APPENDIX IV STATUTORY AND GENERAL INFORMATION
– IV-6 –


--- page 384 ---
(b) Substantial Shareholders
Save as disclosed in the section headed “Substantial Shareholders” in this prospectus, our Directors
are not aware of any persons (other than our Directors, Supervisors and chief executive of our Company)
who will, immediately following the completion of the Global Offering and conversion of Unlisted Shares
into H Shares (without taking into account any H Shares which may be issued pursuant to the exercise of
the Over-allotment Option), will have or be deemed or taken to have interests and/or short position in our
Shares or underlying Shares which would be required to be disclosed to the Company and the Stock
Exchange under the provisions of Divisions 2 and 3 of Part XV of the SFO, or who is, directly or
indirectly, interested in 10% or more of the nominal value of any types of the issued voting shares of any
member of our Group.
2. Particulars of Directors’ service contracts
Each of our Directors has entered into a service contract with our Company.

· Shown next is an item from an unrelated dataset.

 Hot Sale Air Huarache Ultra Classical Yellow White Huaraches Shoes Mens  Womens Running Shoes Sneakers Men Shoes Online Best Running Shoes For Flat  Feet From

The principal particulars
of these service contracts comprise (a) the term of the service; (b) termination provisions; and (c) dispute
resolution provision. The service contracts may be renewed in accordance with our Articles of Association
and the applicable laws, rules and regulations from time to time.
Save as disclosed above, none of our Directors or Supervisors has or is proposed to have a service
contract with any member of our Group (other than contracts expiring or determinable by the relevant
employer within one year without the payment of compensation (other than statutory compensation)).

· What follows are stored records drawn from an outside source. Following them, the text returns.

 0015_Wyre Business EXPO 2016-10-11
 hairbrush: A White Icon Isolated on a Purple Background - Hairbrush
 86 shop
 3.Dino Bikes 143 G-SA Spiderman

3. Directors’ and Supervisors’ remuneration
For the two years ended December 31, 2025, the aggregate remuneration (including salaries,
retirement benefit scheme contribution and share-based payment) paid or payable to our Directors and
Supervisors were approximately RMB4.89 million and RMB20.67 million respectively.

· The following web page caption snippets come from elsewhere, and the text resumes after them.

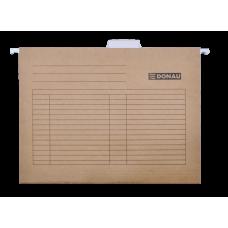 Файл подвесной А4 картон коричневый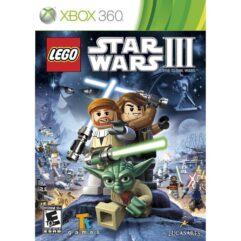 Jogos em Promoção para Xbox 360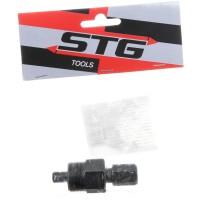 Ключ STG, KL-9725 съемник шатунов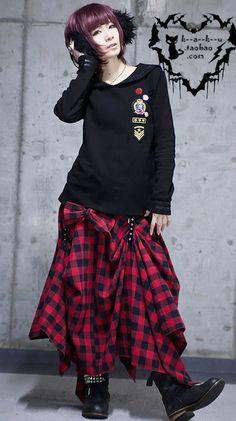 New without tags 100% cotton Free size Original Japanese Black MiQuri item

The aggregate amount of salaries, retirement benefit scheme contribution and share-based payment
paid or payable to our five highest paid individuals in respect of the two years ended December 31, 2025
was RMB9.11 million and RMB30.20 million respectively.
Under the arrangement currently in force, the aggregate remuneration (including salaries, retirement
benefit scheme contribution and share-based payment) of our Directors and Supervisors for the year
ending December 31, 2026 is estimated to be no more than approximately RMB31.34 million.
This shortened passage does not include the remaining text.